## Data provided
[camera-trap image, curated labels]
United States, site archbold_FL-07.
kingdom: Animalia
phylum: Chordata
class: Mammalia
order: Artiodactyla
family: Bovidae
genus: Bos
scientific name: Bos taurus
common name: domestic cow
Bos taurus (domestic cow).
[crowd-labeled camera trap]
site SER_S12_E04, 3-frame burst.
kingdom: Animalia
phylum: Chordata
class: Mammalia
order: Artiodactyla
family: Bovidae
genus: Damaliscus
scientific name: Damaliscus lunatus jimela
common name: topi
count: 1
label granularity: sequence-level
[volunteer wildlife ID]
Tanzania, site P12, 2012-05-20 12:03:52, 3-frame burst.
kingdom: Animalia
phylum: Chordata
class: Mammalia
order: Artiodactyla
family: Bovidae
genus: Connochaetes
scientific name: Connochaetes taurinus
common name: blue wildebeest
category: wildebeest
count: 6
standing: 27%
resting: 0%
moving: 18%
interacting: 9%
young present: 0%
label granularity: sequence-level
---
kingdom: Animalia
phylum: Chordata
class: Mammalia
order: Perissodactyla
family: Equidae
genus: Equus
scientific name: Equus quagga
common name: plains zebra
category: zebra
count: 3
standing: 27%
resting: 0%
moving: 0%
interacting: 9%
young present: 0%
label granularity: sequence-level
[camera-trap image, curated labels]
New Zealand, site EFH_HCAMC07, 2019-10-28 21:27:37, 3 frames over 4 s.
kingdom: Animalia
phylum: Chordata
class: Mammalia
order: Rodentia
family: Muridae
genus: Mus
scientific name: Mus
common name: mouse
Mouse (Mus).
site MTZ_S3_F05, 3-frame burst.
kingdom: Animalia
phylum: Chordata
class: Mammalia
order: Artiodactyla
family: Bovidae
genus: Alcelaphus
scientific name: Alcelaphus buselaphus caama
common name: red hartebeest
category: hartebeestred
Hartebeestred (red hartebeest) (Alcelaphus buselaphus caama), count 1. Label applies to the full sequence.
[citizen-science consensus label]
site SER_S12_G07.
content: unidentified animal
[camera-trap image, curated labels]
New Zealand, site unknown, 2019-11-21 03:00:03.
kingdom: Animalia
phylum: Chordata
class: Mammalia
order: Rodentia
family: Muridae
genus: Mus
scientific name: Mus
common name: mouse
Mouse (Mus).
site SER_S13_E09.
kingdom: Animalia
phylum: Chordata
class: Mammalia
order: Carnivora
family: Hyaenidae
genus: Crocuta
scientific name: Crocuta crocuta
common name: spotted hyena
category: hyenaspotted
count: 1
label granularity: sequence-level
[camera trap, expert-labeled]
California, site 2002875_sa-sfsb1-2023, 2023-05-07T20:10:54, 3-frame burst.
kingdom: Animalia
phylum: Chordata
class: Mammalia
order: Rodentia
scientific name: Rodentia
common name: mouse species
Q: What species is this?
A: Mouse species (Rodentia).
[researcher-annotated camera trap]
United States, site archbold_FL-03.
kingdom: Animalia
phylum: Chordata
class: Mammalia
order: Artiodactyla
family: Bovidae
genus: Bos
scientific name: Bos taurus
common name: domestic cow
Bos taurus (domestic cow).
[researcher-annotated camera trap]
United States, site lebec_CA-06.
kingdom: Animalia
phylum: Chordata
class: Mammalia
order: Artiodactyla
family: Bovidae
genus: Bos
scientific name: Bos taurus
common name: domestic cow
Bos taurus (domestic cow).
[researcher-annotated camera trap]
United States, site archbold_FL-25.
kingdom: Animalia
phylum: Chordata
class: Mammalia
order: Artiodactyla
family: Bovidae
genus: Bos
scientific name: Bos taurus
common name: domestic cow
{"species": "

## Assignment
Your reply should repeat the entries above in full, with every character intact.

## Reply
[camera-trap image, curated labels]
United States, site archbold_FL-07.
kingdom: Animalia
phylum: Chordata
class: Mammalia
order: Artiodactyla
family: Bovidae
genus: Bos
scientific name: Bos taurus
common name: domestic cow
Bos taurus (domestic cow).
[crowd-labeled camera trap]
site SER_S12_E04, 3-frame burst.
kingdom: Animalia
phylum: Chordata
class: Mammalia
order: Artiodactyla
family: Bovidae
genus: Damaliscus
scientific name: Damaliscus lunatus jimela
common name: topi
count: 1
label granularity: sequence-level
[volunteer wildlife ID]
Tanzania, site P12, 2012-05-20 12:03:52, 3-frame burst.
kingdom: Animalia
phylum: Chordata
class: Mammalia
order: Artiodactyla
family: Bovidae
genus: Connochaetes
scientific name: Connochaetes taurinus
common name: blue wildebeest
category: wildebeest
count: 6
standing: 27%
resting: 0%
moving: 18%
interacting: 9%
young present: 0%
label granularity: sequence-level
---
kingdom: Animalia
phylum: Chordata
class: Mammalia
order: Perissodactyla
family: Equidae
genus: Equus
scientific name: Equus quagga
common name: plains zebra
category: zebra
count: 3
standing: 27%
resting: 0%
moving: 0%
interacting: 9%
young present: 0%
label granularity: sequence-level
[camera-trap image, curated labels]
New Zealand, site EFH_HCAMC07, 2019-10-28 21:27:37, 3 frames over 4 s.
kingdom: Animalia
phylum: Chordata
class: Mammalia
order: Rodentia
family: Muridae
genus: Mus
scientific name: Mus
common name: mouse
Mouse (Mus).
site MTZ_S3_F05, 3-frame burst.
kingdom: Animalia
phylum: Chordata
class: Mammalia
order: Artiodactyla
family: Bovidae
genus: Alcelaphus
scientific name: Alcelaphus buselaphus caama
common name: red hartebeest
category: hartebeestred
Hartebeestred (red hartebeest) (Alcelaphus buselaphus caama), count 1. Label applies to the full sequence.
[citizen-science consensus label]
site SER_S12_G07.
content: unidentified animal
[camera-trap image, curated labels]
New Zealand, site unknown, 2019-11-21 03:00:03.
kingdom: Animalia
phylum: Chordata
class: Mammalia
order: Rodentia
family: Muridae
genus: Mus
scientific name: Mus
common name: mouse
Mouse (Mus).
site SER_S13_E09.
kingdom: Animalia
phylum: Chordata
class: Mammalia
order: Carnivora
family: Hyaenidae
genus: Crocuta
scientific name: Crocuta crocuta
common name: spotted hyena
category: hyenaspotted
count: 1
label granularity: sequence-level
[camera trap, expert-labeled]
California, site 2002875_sa-sfsb1-2023, 2023-05-07T20:10:54, 3-frame burst.
kingdom: Animalia
phylum: Chordata
class: Mammalia
order: Rodentia
scientific name: Rodentia
common name: mouse species
Q: What species is this?
A: Mouse species (Rodentia).
[researcher-annotated camera trap]
United States, site archbold_FL-03.
kingdom: Animalia
phylum: Chordata
class: Mammalia
order: Artiodactyla
family: Bovidae
genus: Bos
scientific name: Bos taurus
common name: domestic cow
Bos taurus (domestic cow).
[researcher-annotated camera trap]
United States, site lebec_CA-06.
kingdom: Animalia
phylum: Chordata
class: Mammalia
order: Artiodactyla
family: Bovidae
genus: Bos
scientific name: Bos taurus
common name: domestic cow
Bos taurus (domestic cow).
[researcher-annotated camera trap]
United States, site archbold_FL-25.
kingdom: Animalia
phylum: Chordata
class: Mammalia
order: Artiodactyla
family: Bovidae
genus: Bos
scientific name: Bos taurus
common name: domestic cow
{"species": "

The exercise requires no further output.